* Selected excerpt
= Beginning of Section =

White US police officer cleared of charges in Wisconsin shooting of Jacob Blake

The decision against prosecuting Rusten Sheskey or the two other officers on the scene could incite more demonstrations. PHOTO: NYTIMES

KENOSHA, Wisconsin (REUTERS) - Wisconsin prosecutors on Tuesday (Jan 5) cleared a white police officer in the Aug 23 shooting of Black man Jacob Blake from behind in the presence of his young children, leaving him paralyzed and triggering deadly protests that inflamed racial tensions.

Kenosha County District Attorney Michael Graveley found police officer Rusten Sheskey acted in self-defence while shooting Blake seven times at close range, saying Blake was armed with a knife and had resisted arrest, withstanding multiple Taser shots.

The decision against prosecuting Sheskey or the two other officers on the scene could incite more demonstrations, which have frequently broken out in the United States in recent years after police have been cleared of wrongdoing in shootings of African Americans.

= End of Section =

* What the task asks
Please pull out the passage of the report on the Jacob Blake shooting decision from "Kenosha County District" up to and including "multiple Taser shots.", word for word. The listing comes from a separate source.

* Data section

= Beginning of Section =

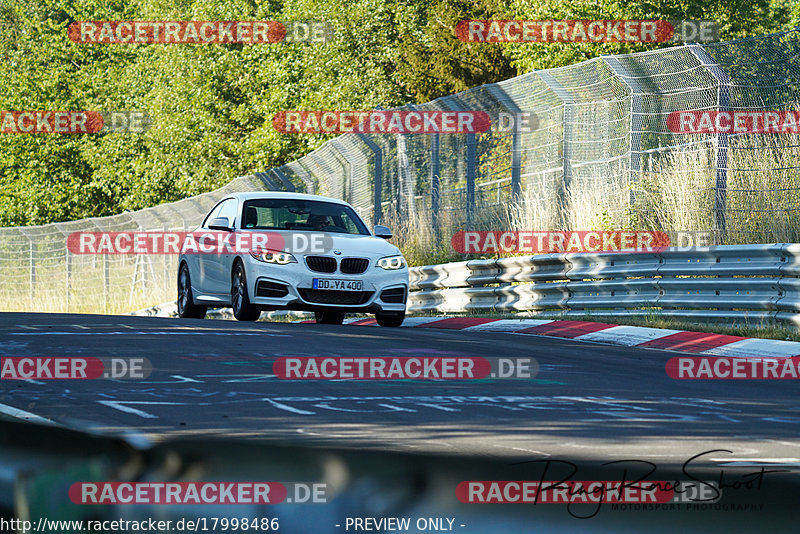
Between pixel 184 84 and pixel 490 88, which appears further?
pixel 184 84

= End of Section =

* Answer for the task
Kenosha County District Attorney Michael Graveley found police officer Rusten Sheskey acted in self-defence while shooting Blake seven times at close range, saying Blake was armed with a knife and had resisted arrest, withstanding multiple Taser shots.